* _To-do item_
In the stretch from the start of the material through the line containing "Hot Stone Massage", swap "patio area" for "terrace" and give those lines back with nothing else changed. Leave the pictures out of your answer.

* _Records to process_
*** Begin section ***

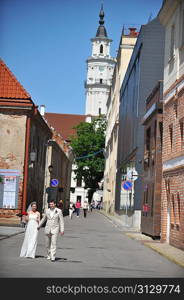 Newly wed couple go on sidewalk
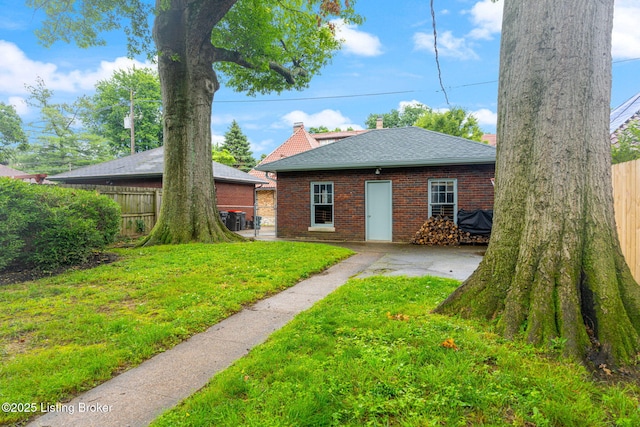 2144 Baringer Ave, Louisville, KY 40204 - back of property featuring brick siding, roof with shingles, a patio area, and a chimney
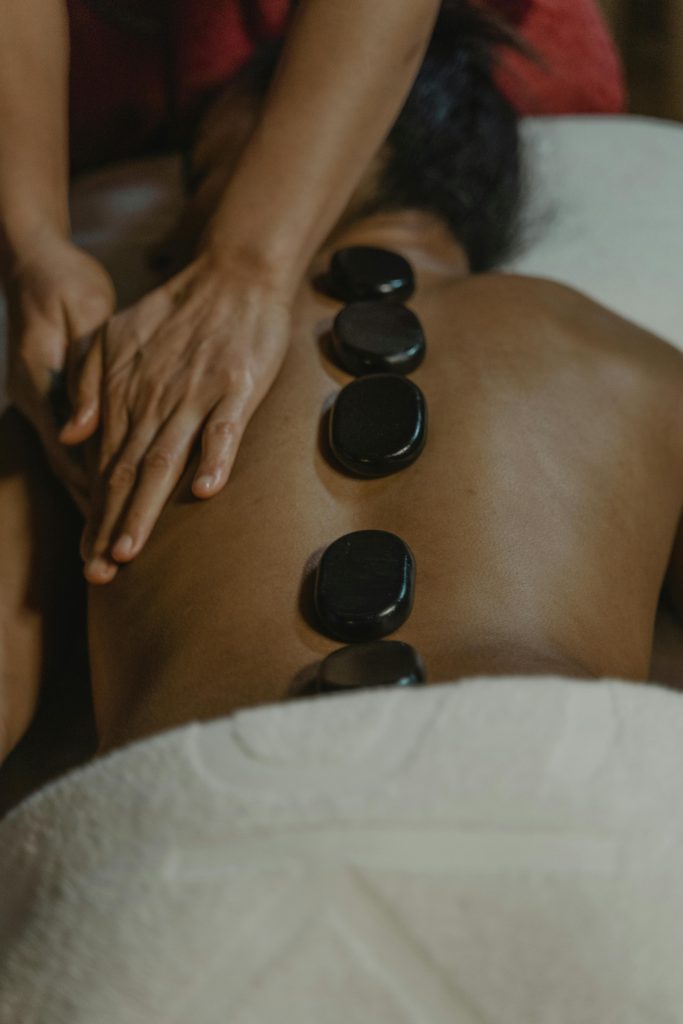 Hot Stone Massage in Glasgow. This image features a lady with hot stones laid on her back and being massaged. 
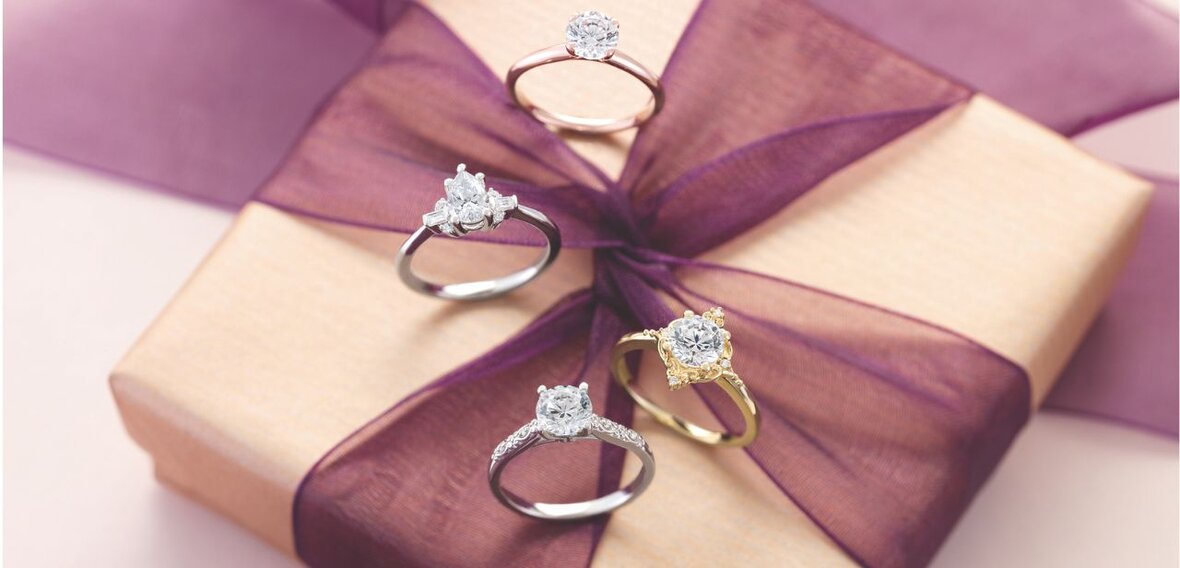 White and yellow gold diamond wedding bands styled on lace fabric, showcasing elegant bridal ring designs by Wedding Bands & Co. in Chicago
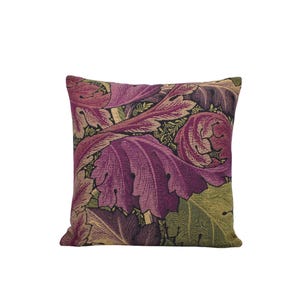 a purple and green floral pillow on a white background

*** End section ***

* _Output for this task_
 Newly wed couple go on sidewalk
 2144 Baringer Ave, Louisville, KY 40204 - back of property featuring brick siding, roof with shingles, a terrace, and a chimney
 Hot Stone Massage in Glasgow. This image features a lady with hot stones laid on her back and being massaged. 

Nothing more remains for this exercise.